### Görev Talimatı
Faiz ve büyüme konulu alıntının tamamını hiçbir değişiklik yapmadan kopyala.

### Alıntı
* * * * *

Ülkemizin 81 ilinin tamamına yayılan organize sanayi bölgeleriyle, fabrikalarıyla, tesislerle çalışıyor, üretiyoruz. İnşallah 2021 yılını çift haneli büyümeyle kapatacak bir yere doğru gidiyoruz. Şayet eskiden olduğu gibi yüksek faiz sisteminde devam etseydik, muhtemelen bu büyüme rakamlarını göremeyecektik. Aynı şekilde, belki bugün için yaşadığımız sıkıntıların bir kısmı da olmayacaktı. Emin olun böyle bir durumda Türkiye, önümüzdeki onlarca yıl boyunca bir daha gelişmiş ülkeler ligine çıkma fırsatını da yakalayamayacaktı. Bu değişimi ya şimdi yapacaktık ya da en az bir neslin daha hayallerinden, hedeflerinden uzak kalmasına rıza gösterecektik. Belki siyaseten en riskli, fakat ülkemiz ve milletimiz için en doğru planı biz yaptık, yapıyoruz."

"Faiz zengini daha zengin, fakiri daha fakir yapan melanettir"

* * * * *

### Mevcut Veriler
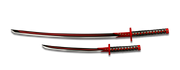 Weapon super katana set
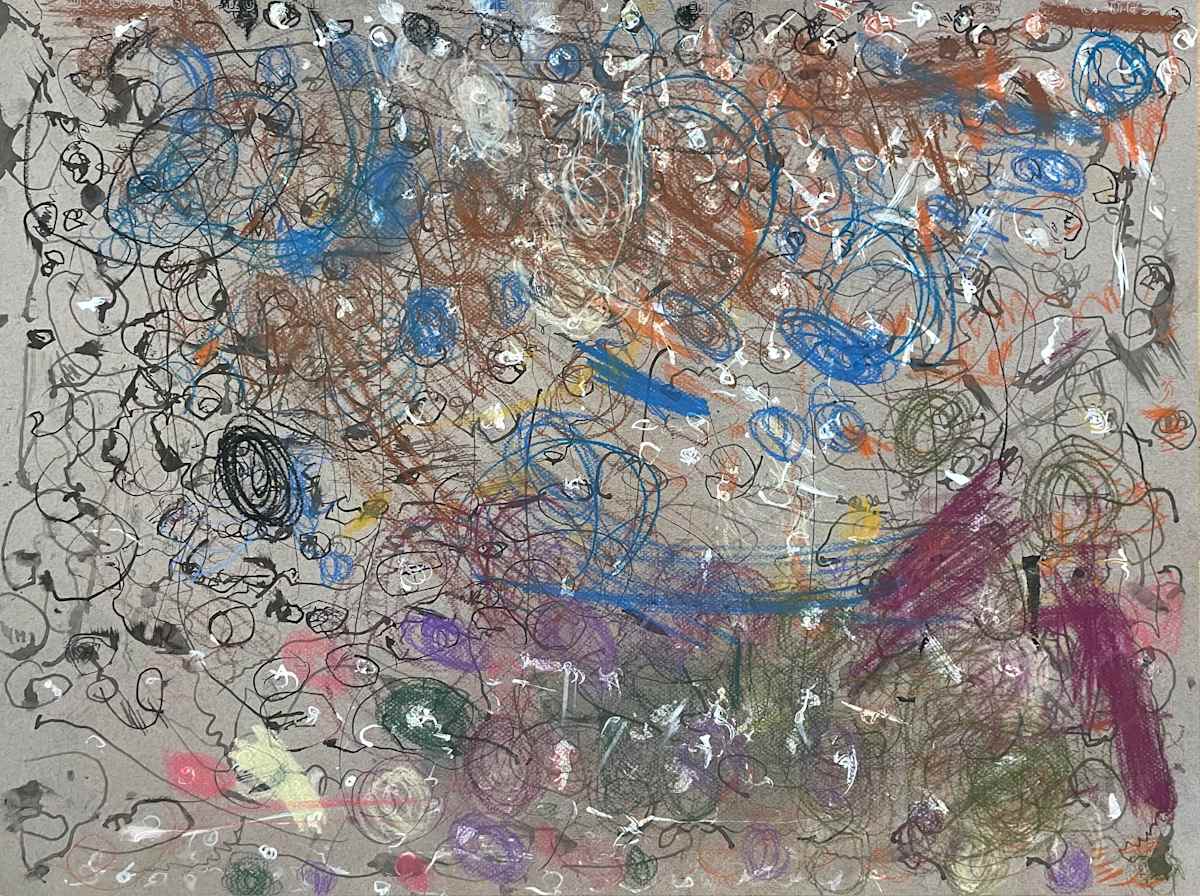 Untitled 157 by Leonardo Contreras 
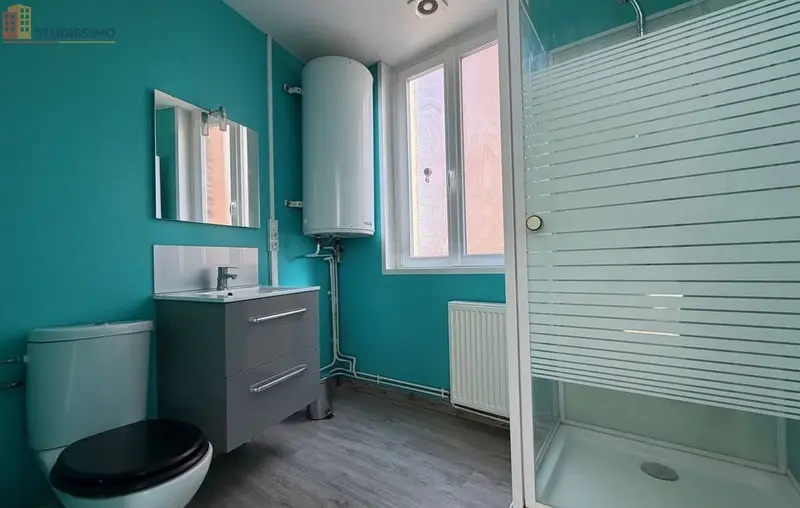 Studio 41m² Amiens centre - Lumineux, 1er étage - Photo 1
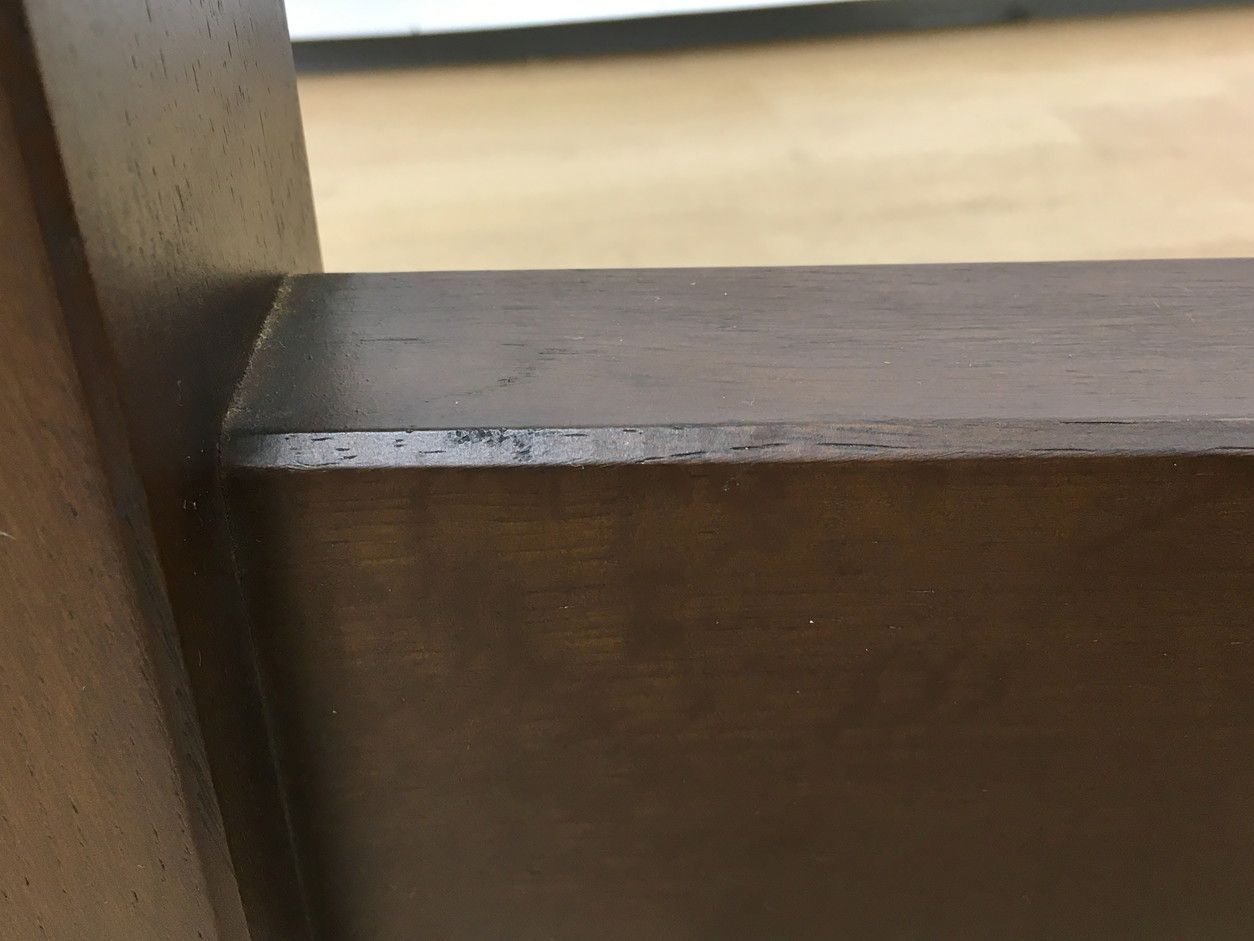 テーブル土台 木製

* * * * *

### Görev Sonucu
Ülkemizin 81 ilinin tamamına yayılan organize sanayi bölgeleriyle, fabrikalarıyla, tesislerle çalışıyor, üretiyoruz. İnşallah 2021 yılını çift haneli büyümeyle kapatacak bir yere doğru gidiyoruz. Şayet eskiden olduğu gibi yüksek faiz sisteminde devam etseydik, muhtemelen bu büyüme rakamlarını göremeyecektik. Aynı şekilde, belki bugün için yaşadığımız sıkıntıların bir kısmı da olmayacaktı. Emin olun böyle bir durumda Türkiye, önümüzdeki onlarca yıl boyunca bir daha gelişmiş ülkeler ligine çıkma fırsatını da yakalayamayacaktı. Bu değişimi ya şimdi yapacaktık ya da en az bir neslin daha hayallerinden, hedeflerinden uzak kalmasına rıza gösterecektik. Belki siyaseten en riskli, fakat ülkemiz ve milletimiz için en doğru planı biz yaptık, yapıyoruz."

"Faiz zengini daha zengin, fakiri daha fakir yapan melanettir"